__Exercise__: Give every line of the rows below as a two-column Markdown table headed Number and Line, numbering the lines in order. Omit blank lines and leave out the pictures.
## Begin Material shown
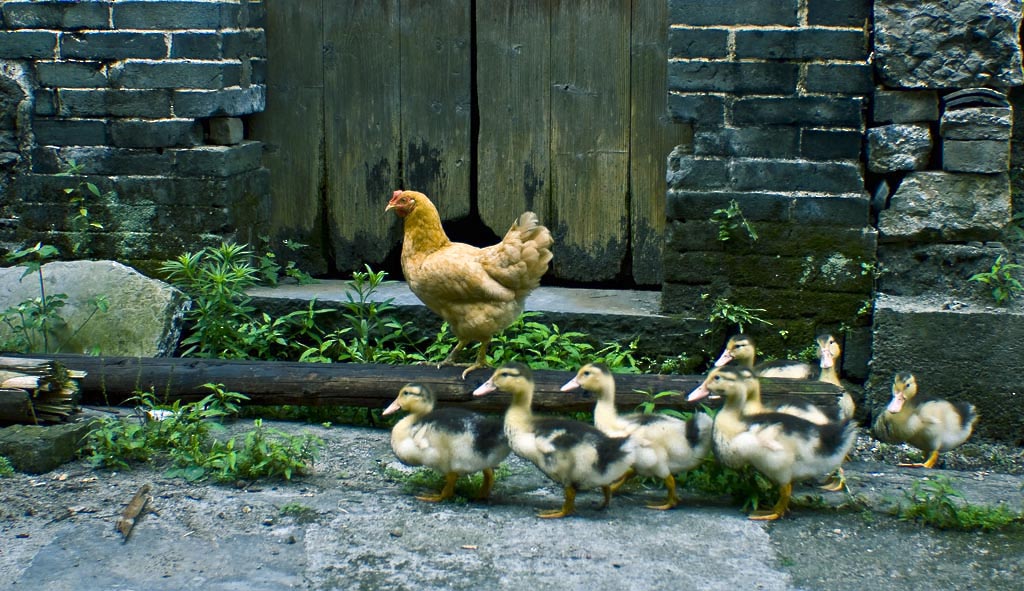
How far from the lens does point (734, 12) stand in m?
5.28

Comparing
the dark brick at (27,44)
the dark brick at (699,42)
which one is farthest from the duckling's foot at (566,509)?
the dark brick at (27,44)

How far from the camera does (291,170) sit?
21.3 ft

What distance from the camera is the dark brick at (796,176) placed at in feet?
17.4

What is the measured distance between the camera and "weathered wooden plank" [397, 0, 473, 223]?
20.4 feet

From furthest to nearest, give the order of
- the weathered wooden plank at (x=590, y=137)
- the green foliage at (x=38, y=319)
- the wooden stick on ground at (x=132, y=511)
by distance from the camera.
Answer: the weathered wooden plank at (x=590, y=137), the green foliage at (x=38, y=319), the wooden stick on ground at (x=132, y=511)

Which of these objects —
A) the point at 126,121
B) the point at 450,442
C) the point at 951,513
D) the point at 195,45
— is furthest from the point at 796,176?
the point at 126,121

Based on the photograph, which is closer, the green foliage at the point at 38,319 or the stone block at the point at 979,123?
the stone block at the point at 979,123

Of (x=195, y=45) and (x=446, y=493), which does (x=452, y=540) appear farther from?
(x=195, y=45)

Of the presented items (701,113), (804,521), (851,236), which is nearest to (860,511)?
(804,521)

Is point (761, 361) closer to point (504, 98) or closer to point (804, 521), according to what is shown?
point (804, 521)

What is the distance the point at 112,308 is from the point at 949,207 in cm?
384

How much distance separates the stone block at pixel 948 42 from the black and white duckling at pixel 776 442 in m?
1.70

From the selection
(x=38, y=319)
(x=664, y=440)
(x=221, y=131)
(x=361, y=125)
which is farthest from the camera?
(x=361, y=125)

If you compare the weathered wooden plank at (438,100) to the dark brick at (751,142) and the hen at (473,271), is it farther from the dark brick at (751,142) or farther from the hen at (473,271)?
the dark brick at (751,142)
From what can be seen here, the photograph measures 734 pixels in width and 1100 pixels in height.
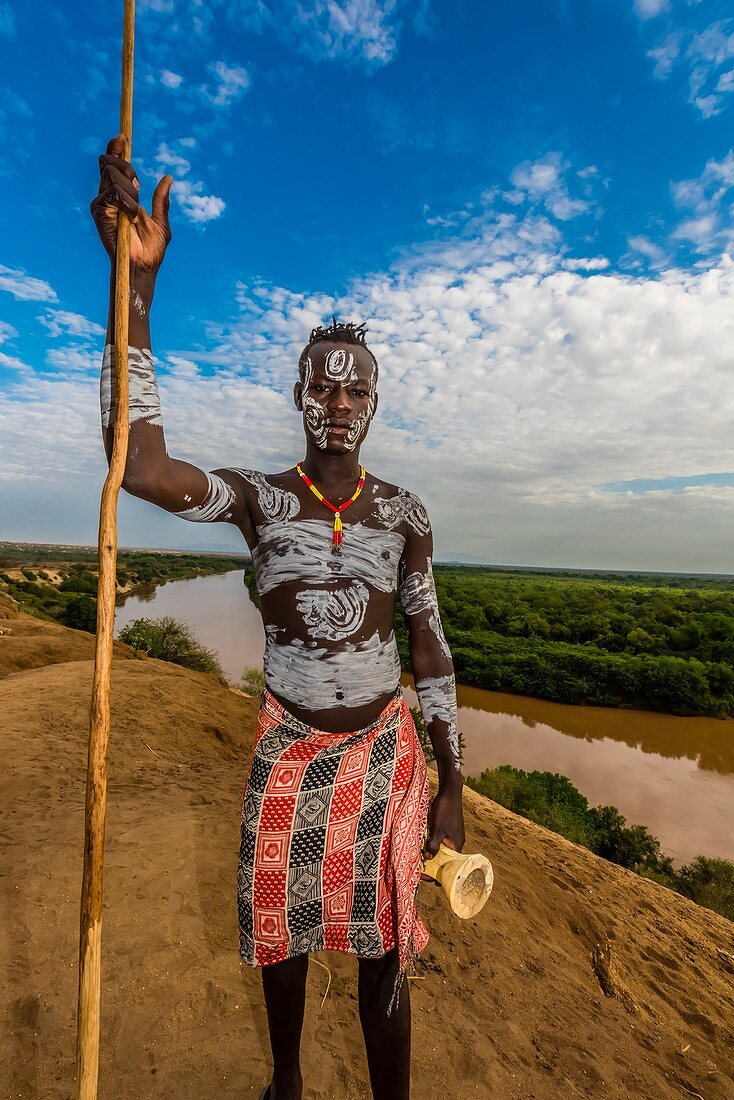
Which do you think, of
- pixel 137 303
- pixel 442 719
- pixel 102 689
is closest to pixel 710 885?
## End Material shown
__Completed exercise__:
| Number | Line |
|---|---|
| 1 | How far from the lens does point (734, 12) stand in m? |
| 2 | 5.28 |
| 3 | Comparing |
| 4 | the dark brick at (27,44) |
| 5 | the dark brick at (699,42) |
| 6 | which one is farthest from the duckling's foot at (566,509)? |
| 7 | the dark brick at (27,44) |
| 8 | How far from the camera does (291,170) sit? |
| 9 | 21.3 ft |
| 10 | What distance from the camera is the dark brick at (796,176) placed at in feet? |
| 11 | 17.4 |
| 12 | What is the measured distance between the camera and "weathered wooden plank" [397, 0, 473, 223]? |
| 13 | 20.4 feet |
| 14 | From furthest to nearest, give the order of |
| 15 | - the weathered wooden plank at (x=590, y=137) |
| 16 | - the green foliage at (x=38, y=319) |
| 17 | - the wooden stick on ground at (x=132, y=511) |
| 18 | by distance from the camera. |
| 19 | Answer: the weathered wooden plank at (x=590, y=137), the green foliage at (x=38, y=319), the wooden stick on ground at (x=132, y=511) |
| 20 | Which of these objects — |
| 21 | A) the point at 126,121 |
| 22 | B) the point at 450,442 |
| 23 | C) the point at 951,513 |
| 24 | D) the point at 195,45 |
| 25 | — is furthest from the point at 796,176? |
| 26 | the point at 126,121 |
| 27 | Based on the photograph, which is closer, the green foliage at the point at 38,319 or the stone block at the point at 979,123? |
| 28 | the stone block at the point at 979,123 |
| 29 | Of (x=195, y=45) and (x=446, y=493), which does (x=452, y=540) appear farther from? |
| 30 | (x=195, y=45) |
| 31 | Of the presented items (701,113), (804,521), (851,236), which is nearest to (860,511)? |
| 32 | (804,521) |
| 33 | Is point (761, 361) closer to point (504, 98) or closer to point (804, 521), according to what is shown? |
| 34 | point (804, 521) |
| 35 | What is the distance the point at 112,308 is from the point at 949,207 in cm? |
| 36 | 384 |
| 37 | How much distance separates the stone block at pixel 948 42 from the black and white duckling at pixel 776 442 in m? |
| 38 | 1.70 |
| 39 | From the selection |
| 40 | (x=38, y=319) |
| 41 | (x=664, y=440) |
| 42 | (x=221, y=131) |
| 43 | (x=361, y=125) |
| 44 | which is farthest from the camera? |
| 45 | (x=361, y=125) |
| 46 | If you compare the weathered wooden plank at (438,100) to the dark brick at (751,142) and the hen at (473,271), is it farther from the dark brick at (751,142) or farther from the hen at (473,271)? |
| 47 | the dark brick at (751,142) |
| 48 | From what can be seen here, the photograph measures 734 pixels in width and 1100 pixels in height. |
| 49 | Which do you think, of |
| 50 | - pixel 137 303 |
| 51 | - pixel 442 719 |
| 52 | - pixel 102 689 |
| 53 | is closest to pixel 710 885? |